You’re still fascinating, even if you answer to “Mom” or “Dad”
Before you were someone’s mom, dad, husband, wife, or partner, you were just you. Peel off all the labels and you’re still there, even if you’re buried under laundry and dinner prep and birthday party invitations. And you still matter.
Vikki Ziegler, the author and divorce attorney best known for her starring role in Bravo TV’s “Untying the Knot”, calls prioritizing your own interests a chance to “nourish your soul.” Dating coach Corrine Dobbas calls it a time to “rejuvenate and foster [your] sense of self.”
Whatever you call it, it is vital to stay in touch with what makes you uniquely you – the person your partner fell in love with in the first place.
Alex Hedger uses the analogy of a sports team to illustrate the importance of each half of a couple bringing their best self to the relationship. Just as a team functions optimally when each player brings his or her unique strengths to the game, “having time apart allows you to be true to yourself in a way that allows you to uniquely contribute when being part of the Relationship Team.”
Dobbas agrees. Only when you stay in touch with yourself “can [you] show up in the relationship more present, confident, and less stressed.” Not only do you bring greater energy to the relationship when you’ve had time to recharge, you also become a more interesting person to your partner.
Marriage counselor and author Patricia Bubash says when each partner carves out time for their own interests, not only does it give them something to talk about, but it also gives partners a chance to see each other “as interesting individuals, not just a wife [or] husband.”

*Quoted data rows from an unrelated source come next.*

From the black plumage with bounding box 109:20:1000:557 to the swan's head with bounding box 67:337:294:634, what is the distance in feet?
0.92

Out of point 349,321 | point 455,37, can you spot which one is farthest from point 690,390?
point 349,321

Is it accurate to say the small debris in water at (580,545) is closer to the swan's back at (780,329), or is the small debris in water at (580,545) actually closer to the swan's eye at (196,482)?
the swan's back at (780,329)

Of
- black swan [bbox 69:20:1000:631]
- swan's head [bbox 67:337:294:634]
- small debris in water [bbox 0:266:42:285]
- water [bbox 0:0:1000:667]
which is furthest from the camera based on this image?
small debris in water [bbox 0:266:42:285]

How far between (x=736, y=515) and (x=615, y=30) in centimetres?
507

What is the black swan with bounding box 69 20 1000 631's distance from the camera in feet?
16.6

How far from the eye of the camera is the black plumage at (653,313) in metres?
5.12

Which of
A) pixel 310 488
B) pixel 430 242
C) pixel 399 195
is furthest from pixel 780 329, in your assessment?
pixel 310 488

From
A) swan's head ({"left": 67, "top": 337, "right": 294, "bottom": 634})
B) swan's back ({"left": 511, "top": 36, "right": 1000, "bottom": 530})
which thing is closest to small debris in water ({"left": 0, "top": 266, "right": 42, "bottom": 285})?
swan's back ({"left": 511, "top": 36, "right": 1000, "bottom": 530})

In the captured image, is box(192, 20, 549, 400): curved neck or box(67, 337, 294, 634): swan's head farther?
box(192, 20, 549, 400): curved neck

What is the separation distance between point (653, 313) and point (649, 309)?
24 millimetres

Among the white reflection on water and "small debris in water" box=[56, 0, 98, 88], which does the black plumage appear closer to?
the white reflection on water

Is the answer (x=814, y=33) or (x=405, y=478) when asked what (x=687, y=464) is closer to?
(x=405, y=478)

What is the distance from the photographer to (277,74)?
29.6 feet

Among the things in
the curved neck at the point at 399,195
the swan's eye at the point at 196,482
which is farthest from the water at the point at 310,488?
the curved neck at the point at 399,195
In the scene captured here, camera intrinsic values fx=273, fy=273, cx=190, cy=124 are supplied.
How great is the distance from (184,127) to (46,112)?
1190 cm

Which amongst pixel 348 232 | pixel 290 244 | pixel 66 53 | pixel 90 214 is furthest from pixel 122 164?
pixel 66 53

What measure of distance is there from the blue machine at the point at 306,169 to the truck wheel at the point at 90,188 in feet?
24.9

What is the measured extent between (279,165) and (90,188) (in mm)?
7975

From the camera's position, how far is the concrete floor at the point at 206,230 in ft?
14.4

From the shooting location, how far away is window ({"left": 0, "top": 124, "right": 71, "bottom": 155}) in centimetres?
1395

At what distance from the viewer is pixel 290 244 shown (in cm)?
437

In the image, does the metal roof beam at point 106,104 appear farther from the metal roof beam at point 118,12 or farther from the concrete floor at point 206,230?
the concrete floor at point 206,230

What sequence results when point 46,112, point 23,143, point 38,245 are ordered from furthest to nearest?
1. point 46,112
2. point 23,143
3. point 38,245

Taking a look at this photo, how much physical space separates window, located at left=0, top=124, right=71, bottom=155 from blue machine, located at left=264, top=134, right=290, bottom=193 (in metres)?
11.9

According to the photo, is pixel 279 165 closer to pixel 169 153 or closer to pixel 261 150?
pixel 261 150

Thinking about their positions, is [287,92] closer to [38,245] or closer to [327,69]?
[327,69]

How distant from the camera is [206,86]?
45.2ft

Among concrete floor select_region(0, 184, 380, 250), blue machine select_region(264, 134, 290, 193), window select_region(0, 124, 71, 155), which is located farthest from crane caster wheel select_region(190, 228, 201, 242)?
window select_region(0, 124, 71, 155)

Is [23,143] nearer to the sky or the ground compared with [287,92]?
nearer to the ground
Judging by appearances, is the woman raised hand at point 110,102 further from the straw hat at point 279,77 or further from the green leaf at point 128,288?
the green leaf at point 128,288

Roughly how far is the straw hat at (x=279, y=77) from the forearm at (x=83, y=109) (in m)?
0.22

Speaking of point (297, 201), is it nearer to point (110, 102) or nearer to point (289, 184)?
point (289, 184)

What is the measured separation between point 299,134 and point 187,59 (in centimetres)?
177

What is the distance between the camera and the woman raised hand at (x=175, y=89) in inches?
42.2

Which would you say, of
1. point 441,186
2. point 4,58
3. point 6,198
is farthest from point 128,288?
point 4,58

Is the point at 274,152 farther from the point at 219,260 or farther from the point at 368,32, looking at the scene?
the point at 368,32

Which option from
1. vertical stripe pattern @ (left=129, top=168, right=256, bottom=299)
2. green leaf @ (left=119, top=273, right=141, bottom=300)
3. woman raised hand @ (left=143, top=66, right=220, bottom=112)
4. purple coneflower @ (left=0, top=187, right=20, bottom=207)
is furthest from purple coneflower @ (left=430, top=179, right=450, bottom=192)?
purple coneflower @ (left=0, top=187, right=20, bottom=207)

Absence makes the heart grow fonder
Whether you take an hour for a kickboxing class, an evening with friends, or a weekend to go on a yoga retreat, taking time apart give you and your partner a chance to miss one another. Amy Bailey, a Colorado mom of three who has been married 16 years, says that, while date nights are key, so is time apart.

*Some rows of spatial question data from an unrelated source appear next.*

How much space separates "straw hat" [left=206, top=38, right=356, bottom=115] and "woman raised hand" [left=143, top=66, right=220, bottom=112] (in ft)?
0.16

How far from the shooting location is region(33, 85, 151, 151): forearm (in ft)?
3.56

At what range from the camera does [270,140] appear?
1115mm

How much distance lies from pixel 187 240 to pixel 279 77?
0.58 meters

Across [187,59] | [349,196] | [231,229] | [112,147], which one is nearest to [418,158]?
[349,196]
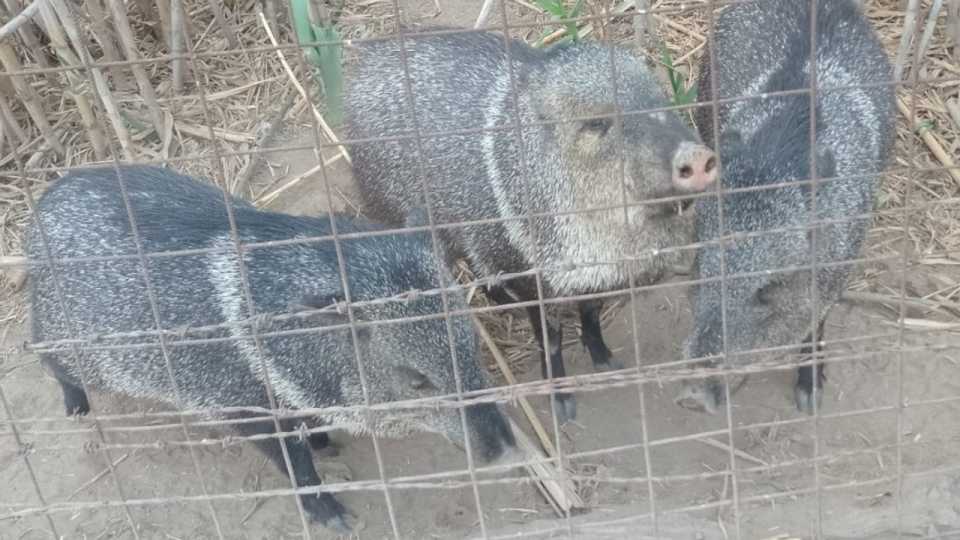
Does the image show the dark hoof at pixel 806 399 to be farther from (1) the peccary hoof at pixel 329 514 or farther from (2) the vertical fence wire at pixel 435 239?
(1) the peccary hoof at pixel 329 514

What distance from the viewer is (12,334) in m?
4.11

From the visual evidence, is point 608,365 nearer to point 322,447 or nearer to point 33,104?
point 322,447

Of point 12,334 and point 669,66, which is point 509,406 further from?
point 12,334

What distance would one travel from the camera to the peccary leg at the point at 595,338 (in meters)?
3.64

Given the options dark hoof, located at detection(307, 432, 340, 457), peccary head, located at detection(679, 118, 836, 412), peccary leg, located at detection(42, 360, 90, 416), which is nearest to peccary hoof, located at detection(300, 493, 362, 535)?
dark hoof, located at detection(307, 432, 340, 457)

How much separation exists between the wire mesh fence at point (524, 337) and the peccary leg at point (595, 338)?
1 centimetres

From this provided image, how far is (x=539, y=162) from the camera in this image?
3.40 meters

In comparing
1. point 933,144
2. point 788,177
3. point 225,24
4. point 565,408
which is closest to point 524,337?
point 565,408

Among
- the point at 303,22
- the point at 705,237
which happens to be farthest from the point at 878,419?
the point at 303,22

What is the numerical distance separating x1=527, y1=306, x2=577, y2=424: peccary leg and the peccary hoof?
2.48ft

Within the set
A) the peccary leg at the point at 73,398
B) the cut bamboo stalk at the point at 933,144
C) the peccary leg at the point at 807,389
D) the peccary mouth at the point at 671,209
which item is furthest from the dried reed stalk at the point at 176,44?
the cut bamboo stalk at the point at 933,144

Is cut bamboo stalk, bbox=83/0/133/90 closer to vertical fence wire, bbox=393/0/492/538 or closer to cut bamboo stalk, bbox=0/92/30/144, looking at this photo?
cut bamboo stalk, bbox=0/92/30/144

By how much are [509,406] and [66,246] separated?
4.89 ft

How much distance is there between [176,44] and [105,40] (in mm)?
280
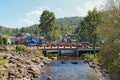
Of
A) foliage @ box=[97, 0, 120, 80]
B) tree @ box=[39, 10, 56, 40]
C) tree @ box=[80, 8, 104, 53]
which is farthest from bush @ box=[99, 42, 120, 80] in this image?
tree @ box=[39, 10, 56, 40]

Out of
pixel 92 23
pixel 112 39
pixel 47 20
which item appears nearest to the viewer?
pixel 112 39

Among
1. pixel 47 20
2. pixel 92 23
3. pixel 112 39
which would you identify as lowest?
pixel 112 39

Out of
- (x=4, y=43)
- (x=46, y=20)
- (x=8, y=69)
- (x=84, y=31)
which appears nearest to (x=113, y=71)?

“There’s nothing that makes me miss home and my husband like not having him around,” says Baily, “and we take that time to send each other texts we wouldn’t want our kids to read, and by the time we see each other again – well…we’re ready to see each other again.”
While it’s not always possible to get away for long stretches of time, Jenni Skyler, certified sex therapist and director of The Intimacy Institute, encourages couples to get creative with the limited time they have. She says it is especially important for new moms to have what she calls “restorative, regenerative time” in order to show up to the relationship sexually.

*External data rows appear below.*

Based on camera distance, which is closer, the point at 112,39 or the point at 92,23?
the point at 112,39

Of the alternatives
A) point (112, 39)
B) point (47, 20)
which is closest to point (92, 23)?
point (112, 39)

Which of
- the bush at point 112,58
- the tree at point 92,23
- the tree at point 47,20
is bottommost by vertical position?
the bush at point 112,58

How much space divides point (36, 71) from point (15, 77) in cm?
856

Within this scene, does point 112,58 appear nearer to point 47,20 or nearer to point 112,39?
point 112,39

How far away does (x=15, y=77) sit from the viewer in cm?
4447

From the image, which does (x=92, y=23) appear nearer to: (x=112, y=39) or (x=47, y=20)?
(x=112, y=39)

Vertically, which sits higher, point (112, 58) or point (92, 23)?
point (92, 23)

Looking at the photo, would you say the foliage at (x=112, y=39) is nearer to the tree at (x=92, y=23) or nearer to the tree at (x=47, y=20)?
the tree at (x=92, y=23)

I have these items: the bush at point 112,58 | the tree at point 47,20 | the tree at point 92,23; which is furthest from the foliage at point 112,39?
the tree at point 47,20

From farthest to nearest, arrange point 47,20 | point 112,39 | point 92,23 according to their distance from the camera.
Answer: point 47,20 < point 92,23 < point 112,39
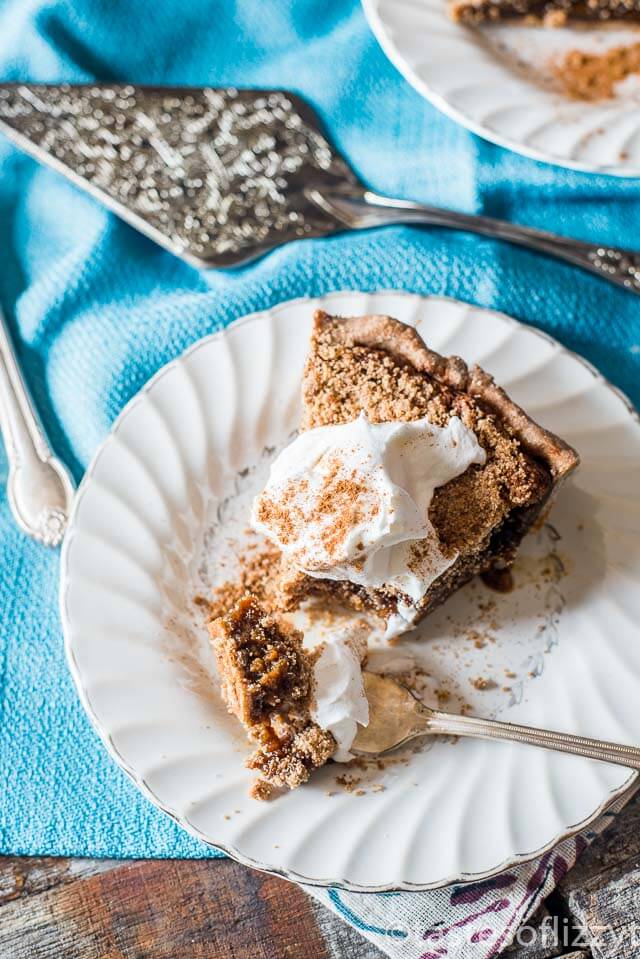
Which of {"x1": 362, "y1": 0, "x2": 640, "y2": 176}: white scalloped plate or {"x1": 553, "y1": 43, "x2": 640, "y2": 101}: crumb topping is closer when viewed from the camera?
{"x1": 362, "y1": 0, "x2": 640, "y2": 176}: white scalloped plate

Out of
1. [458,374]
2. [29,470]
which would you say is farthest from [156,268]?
[458,374]

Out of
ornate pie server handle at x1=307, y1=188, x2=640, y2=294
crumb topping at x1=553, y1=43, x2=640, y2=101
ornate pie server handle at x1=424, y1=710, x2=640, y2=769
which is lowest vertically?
ornate pie server handle at x1=424, y1=710, x2=640, y2=769

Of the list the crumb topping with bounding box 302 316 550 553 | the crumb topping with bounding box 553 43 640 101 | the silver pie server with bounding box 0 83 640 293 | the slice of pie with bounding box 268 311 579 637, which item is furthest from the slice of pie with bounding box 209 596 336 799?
the crumb topping with bounding box 553 43 640 101

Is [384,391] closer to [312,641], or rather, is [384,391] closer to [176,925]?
[312,641]

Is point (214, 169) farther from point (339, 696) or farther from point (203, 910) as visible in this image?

“For a lot of women, the ability to be aroused comes from having space for arousal to emerge.” She says because most women can’t just switch from Mom to lover in the blink of an eye, having time alone is essential, even if it’s just 20 minutes to soak in the tub.
Cunningham-Sumter says that even carving out a few minutes for chores, like folding laundry or doing dishes by yourself, “can be your time to turn on your music and just be with yourself.”
While any time away from your partner can be helpful, research suggests time spent in solitude may be especially valuable. Relationship expert David Bennett points to a recent study in which alone time was found to promote relaxation and reduce stress.
My husband gives me time to work out because he knows the more I sweat, the more pleasant I am to be around. Though he doesn’t necessarily care to hear about the way my leggings chafed or how my GPS lost its signal during my run, he does care that I’m still the athlete I was when we met.
Likewise, I rarely deny his occasional request to take himself and his fantasy novel out for a beer and a burger. He always returns in a better mood than when he left. Because sometimes time alone is exactly what we need to come together.